§ **PROVIDED DATA**:
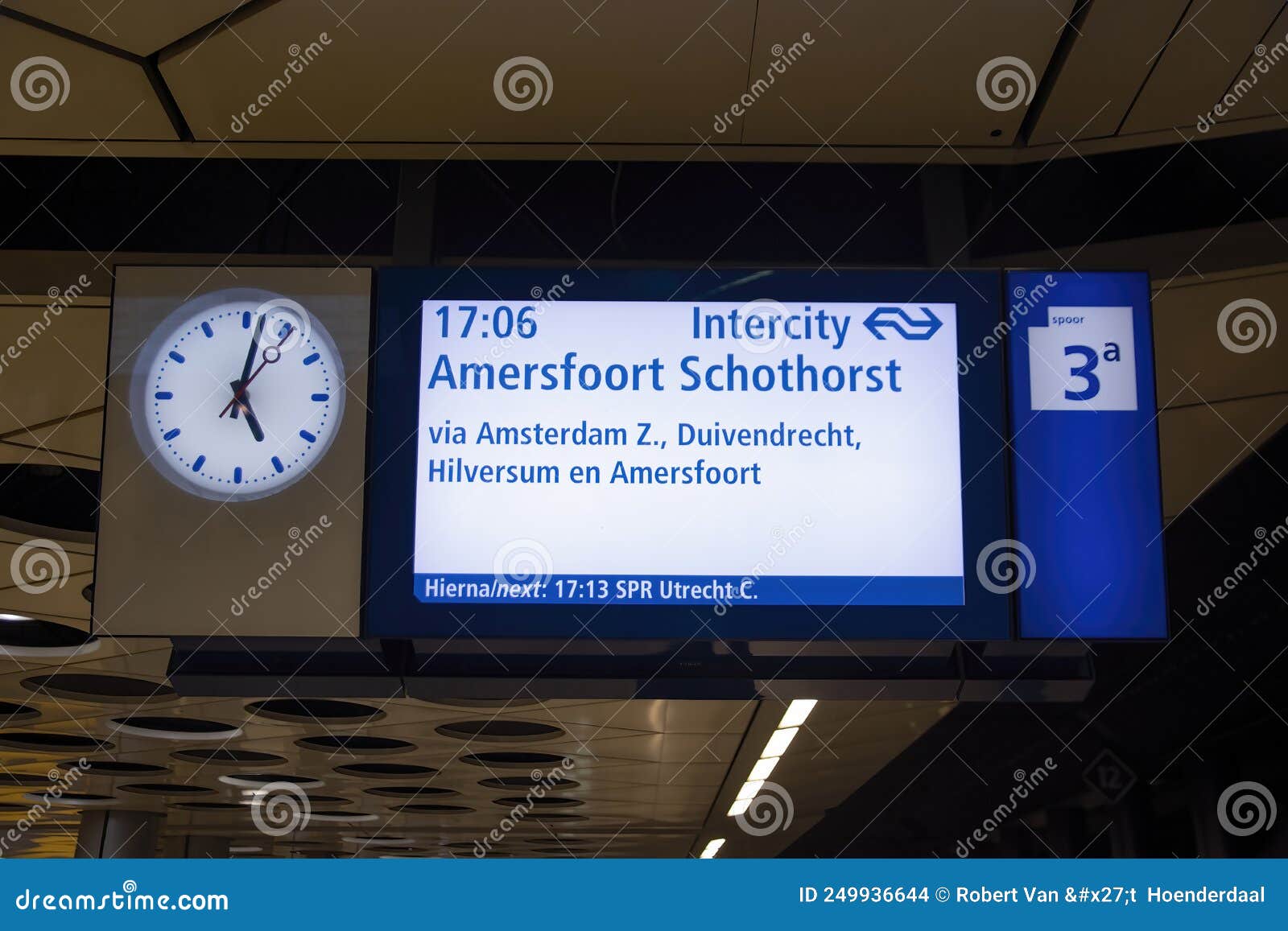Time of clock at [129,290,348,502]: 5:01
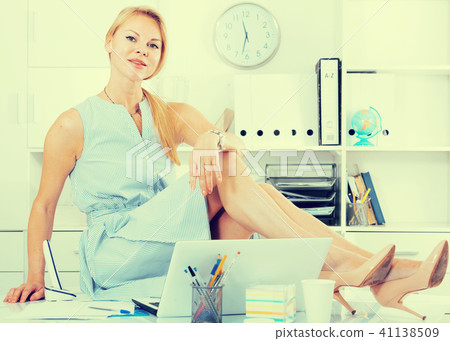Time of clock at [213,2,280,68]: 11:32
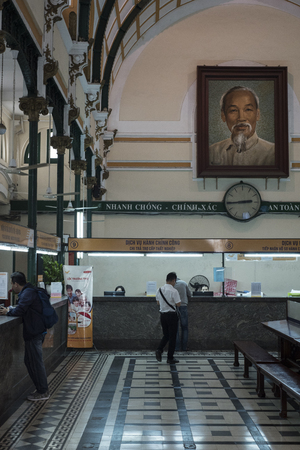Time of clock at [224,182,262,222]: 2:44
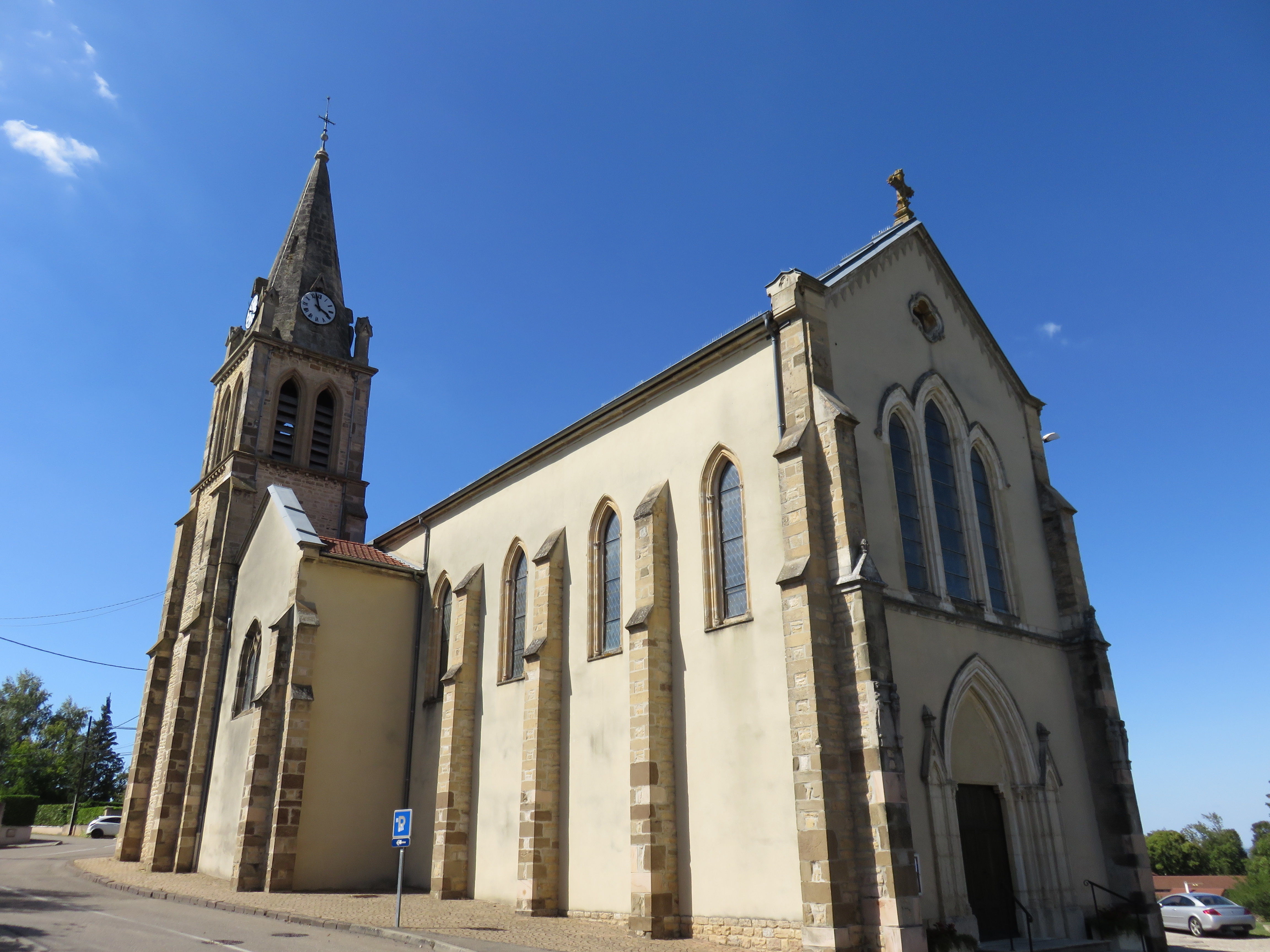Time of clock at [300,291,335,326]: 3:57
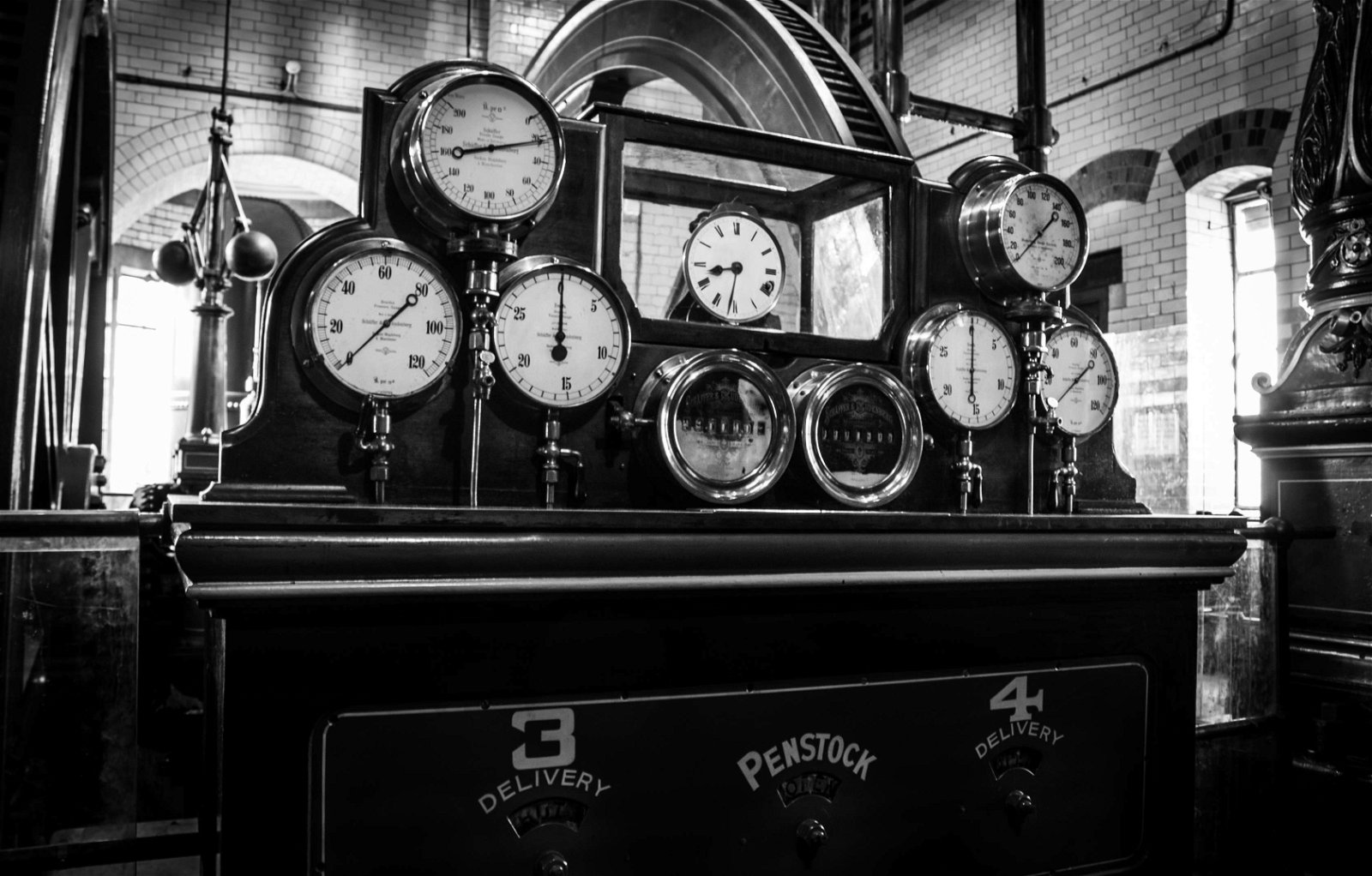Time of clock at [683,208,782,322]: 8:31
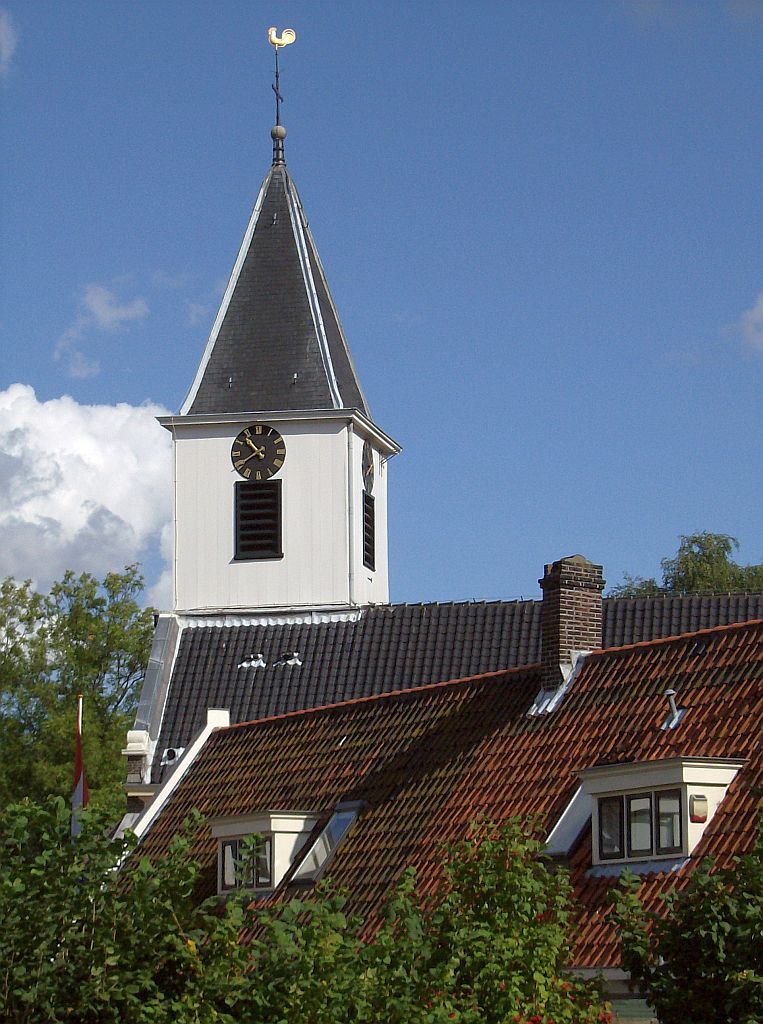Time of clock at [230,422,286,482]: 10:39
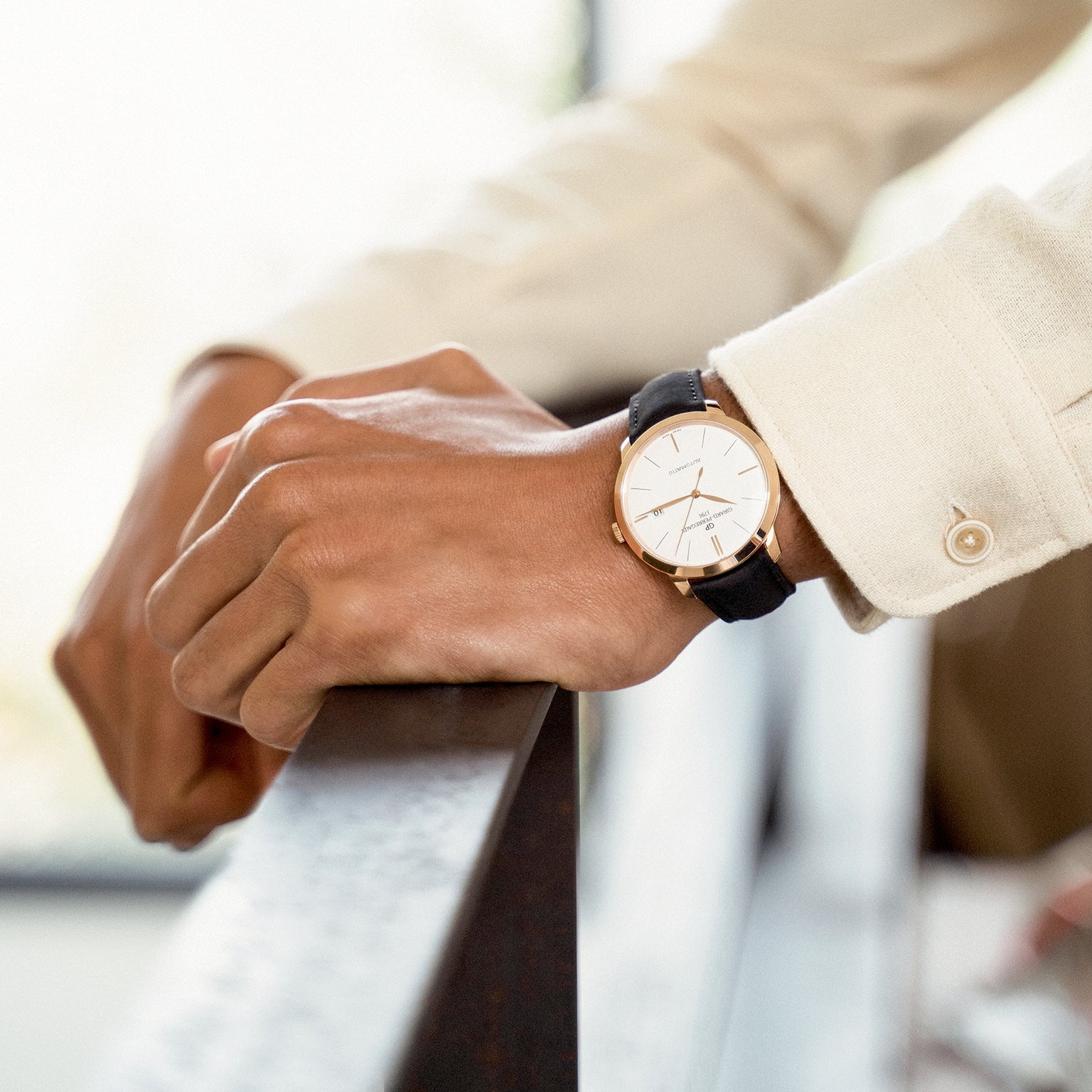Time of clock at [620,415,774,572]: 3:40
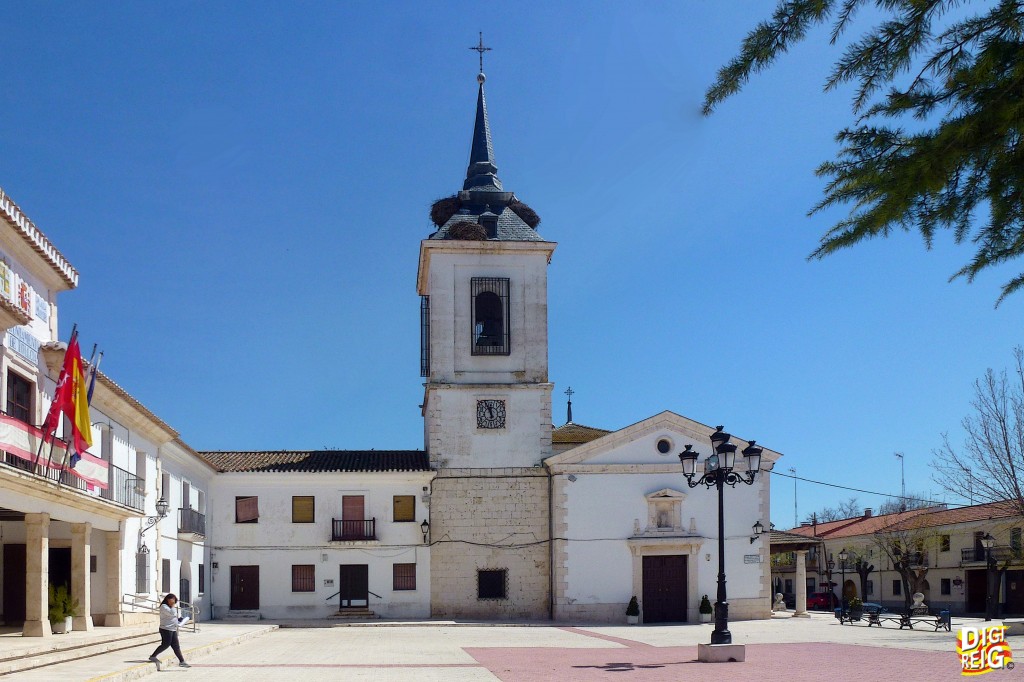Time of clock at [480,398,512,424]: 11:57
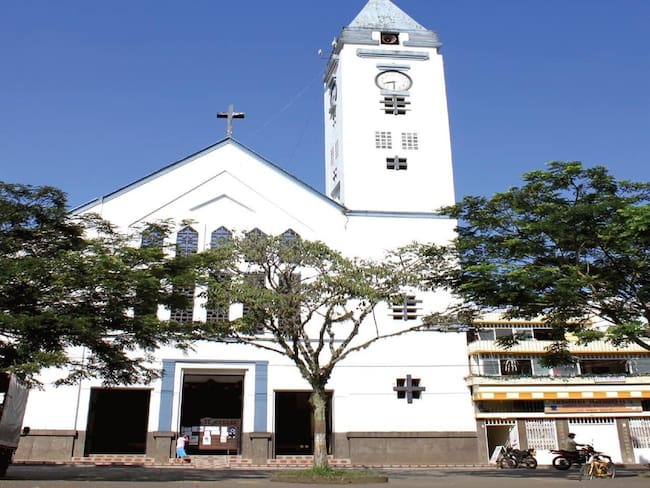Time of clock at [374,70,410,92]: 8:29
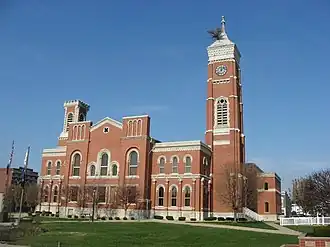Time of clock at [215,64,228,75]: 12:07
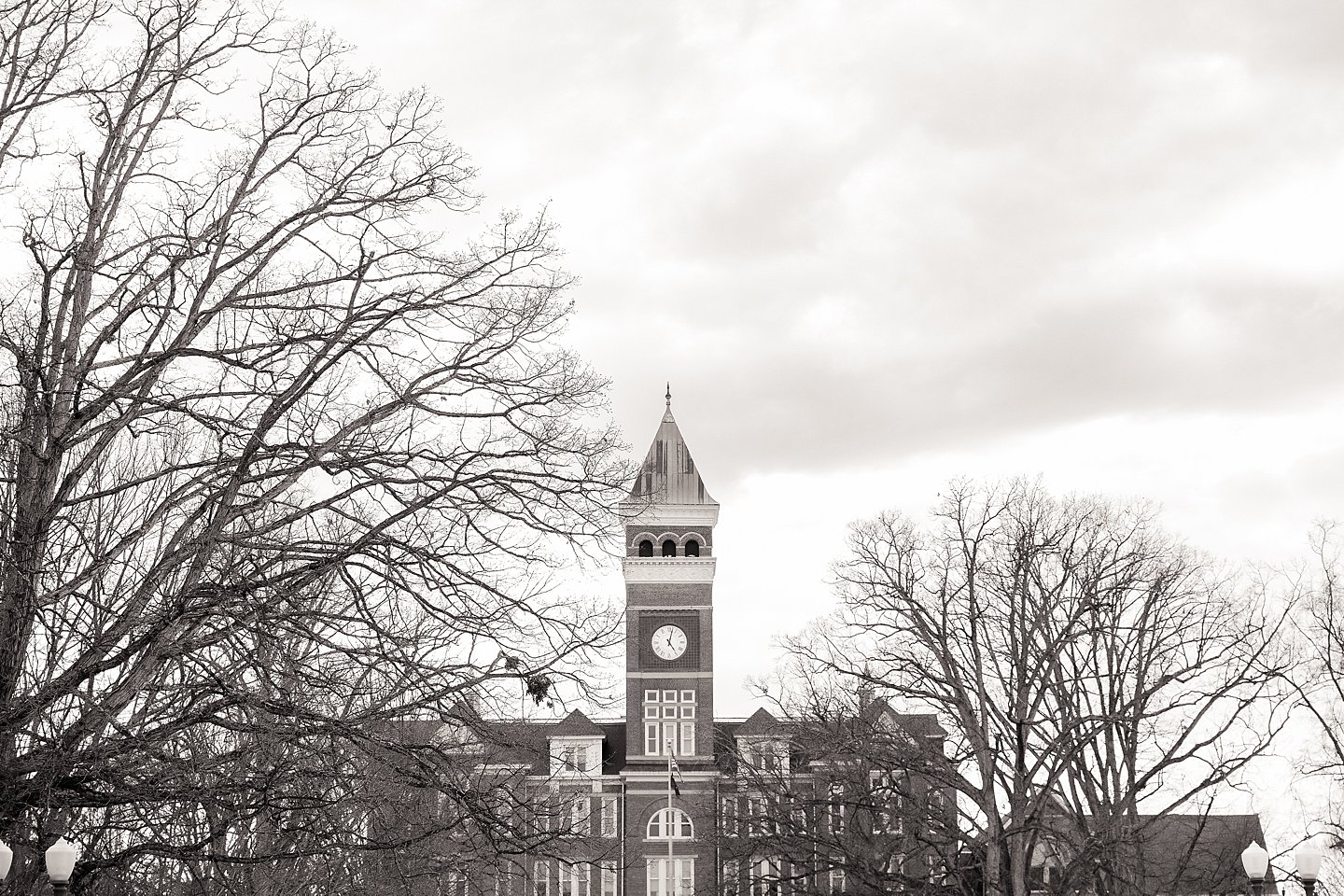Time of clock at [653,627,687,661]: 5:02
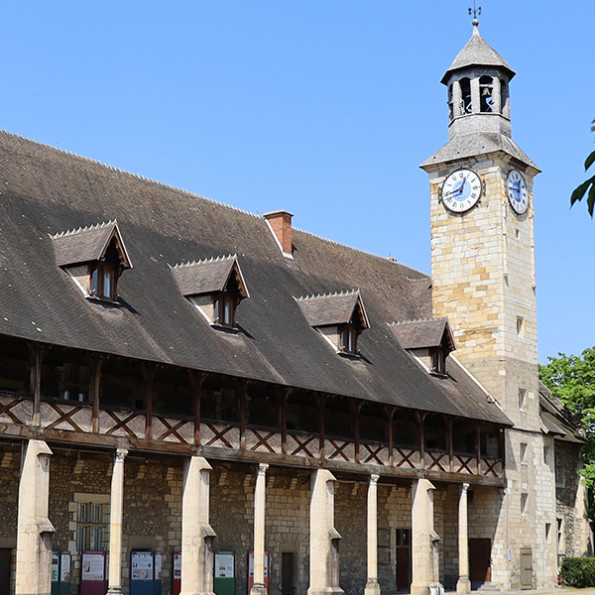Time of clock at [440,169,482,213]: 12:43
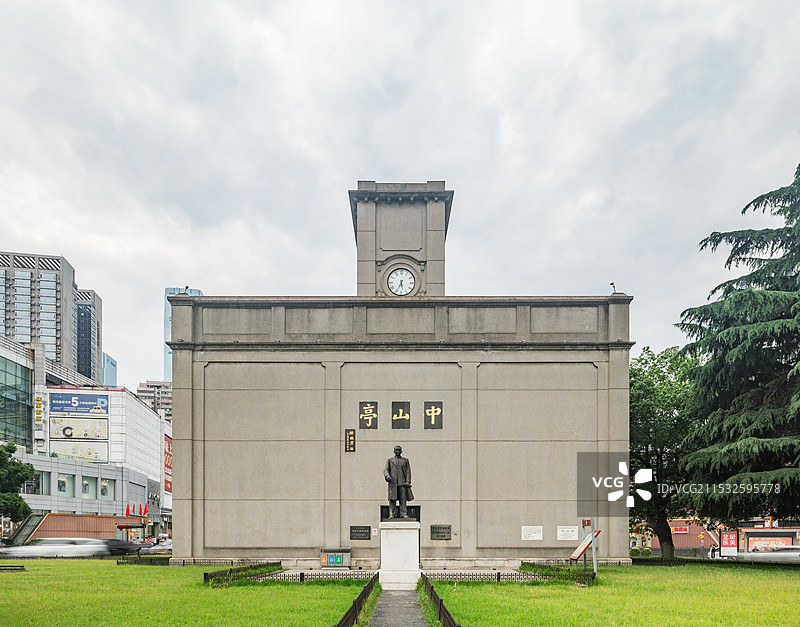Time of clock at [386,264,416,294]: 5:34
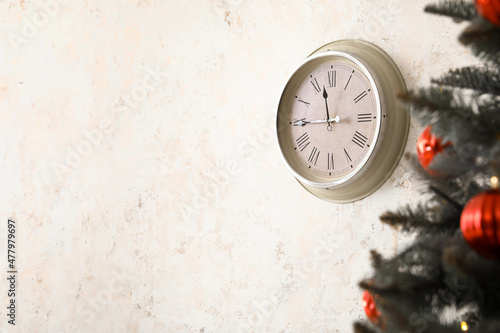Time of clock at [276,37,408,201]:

§ **BRIEF**:
Can you rewrite the rows from the line with "Time of clock at [620,415,774,572]: 3:40" through the last row, replacing "Time of clock" with "Time on clock" and keeping everything else as is, with the pictures left out?

§ **TASK ANSWER**:
Time on clock at [620,415,774,572]: 3:40
Time on clock at [480,398,512,424]: 11:57
Time on clock at [374,70,410,92]: 8:29
Time on clock at [215,64,228,75]: 12:07
Time on clock at [653,627,687,661]: 5:02
Time on clock at [440,169,482,213]: 12:43
Time on clock at [386,264,416,294]: 5:34
Time on clock at [276,37,408,201]:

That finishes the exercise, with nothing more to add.